Belediyemizin halk kafesinden şikayet var.

Birinci şikayet çay!

Çayın 3 lira olmasına olan tepkiler “alıştık/alıştırıldık” noktasında pek gündemde değil.

Gündemde olan, halk kafe açıldığından bu yana, bir bardak çay içebilmek için fiş sırasına girmek.

Sıraya girmeye alıştırılmış bu toplum, bekliyor bir bardak çay alabilmek için.

Sıradakiler bitecek ve kasadan 3 lira verip fiş alacak ve yan taraftan demlik çayından isteyebilecek.

İşte bu çok tuhaf.

Çay için farklı bir uygulama getirilmeli ve hem bekleme kuyruğu azaltılır hem de tadında çay içme keyfi yaşanır.

Belediyemiz bu küçük problemi çözemez mi?
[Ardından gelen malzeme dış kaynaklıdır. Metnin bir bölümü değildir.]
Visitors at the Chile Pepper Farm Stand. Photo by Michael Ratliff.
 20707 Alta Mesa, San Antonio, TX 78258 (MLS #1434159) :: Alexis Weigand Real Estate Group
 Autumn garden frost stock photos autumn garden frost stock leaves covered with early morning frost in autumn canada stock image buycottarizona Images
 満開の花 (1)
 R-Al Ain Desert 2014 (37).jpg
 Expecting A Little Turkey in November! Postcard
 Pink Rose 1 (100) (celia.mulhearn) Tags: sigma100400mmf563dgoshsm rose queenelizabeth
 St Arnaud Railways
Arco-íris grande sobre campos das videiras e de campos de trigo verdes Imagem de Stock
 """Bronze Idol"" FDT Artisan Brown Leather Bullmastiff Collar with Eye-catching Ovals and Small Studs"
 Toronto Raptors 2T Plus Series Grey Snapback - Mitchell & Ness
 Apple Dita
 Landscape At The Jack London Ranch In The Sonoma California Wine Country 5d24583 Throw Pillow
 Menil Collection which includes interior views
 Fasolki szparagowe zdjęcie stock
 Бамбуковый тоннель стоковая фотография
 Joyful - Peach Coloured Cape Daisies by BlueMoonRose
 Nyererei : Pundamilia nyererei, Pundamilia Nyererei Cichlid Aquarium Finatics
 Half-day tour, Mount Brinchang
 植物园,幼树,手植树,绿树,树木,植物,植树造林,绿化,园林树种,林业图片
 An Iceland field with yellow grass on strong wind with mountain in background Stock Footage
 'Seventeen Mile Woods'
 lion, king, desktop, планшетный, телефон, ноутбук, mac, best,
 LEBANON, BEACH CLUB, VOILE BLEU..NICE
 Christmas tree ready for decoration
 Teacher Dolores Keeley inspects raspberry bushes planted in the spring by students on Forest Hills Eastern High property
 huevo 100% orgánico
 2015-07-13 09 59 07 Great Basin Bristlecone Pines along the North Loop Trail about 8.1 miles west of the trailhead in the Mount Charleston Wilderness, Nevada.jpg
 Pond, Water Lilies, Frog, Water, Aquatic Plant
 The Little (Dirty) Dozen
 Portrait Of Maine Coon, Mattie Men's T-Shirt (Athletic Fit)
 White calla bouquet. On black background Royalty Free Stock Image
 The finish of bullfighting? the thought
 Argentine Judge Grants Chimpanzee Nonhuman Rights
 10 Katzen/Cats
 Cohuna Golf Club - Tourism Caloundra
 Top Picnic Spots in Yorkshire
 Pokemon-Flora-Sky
Kendilerine mutlaka bu şikayet ile ilgili bir çok çevreden gitmiştir.

Dinle, araştır ve çöz.

Çok zor olmasa gerek.

İkinci şikayet de siparişi değiştirememek.

Hatalı sipariş olur.

Hizmet sektöründe “müşteri hep haklıdır” düsturuna saygı duymak çok önemlidir.

Kendim tanık olduğum bir olayda, kasaya gelen bir vatandaş “çocuk yanlış sipariş vermiş değiştirebilir miyim?” dediğinde, kapı gibi “olmaz!” yanıtını aldı.

Bozuldu vatandaş.

“Nasıl olur yanlış bir siparişi iptal etmem ve değiştirmem mümkün değil mi?”

Yanıta bakar mısınız?

“O sizin sorununuz!”

Nokta!

Şu küçük iki şikayete kulak verecek mutlaka biri ya da birileri vardır belediyemizde.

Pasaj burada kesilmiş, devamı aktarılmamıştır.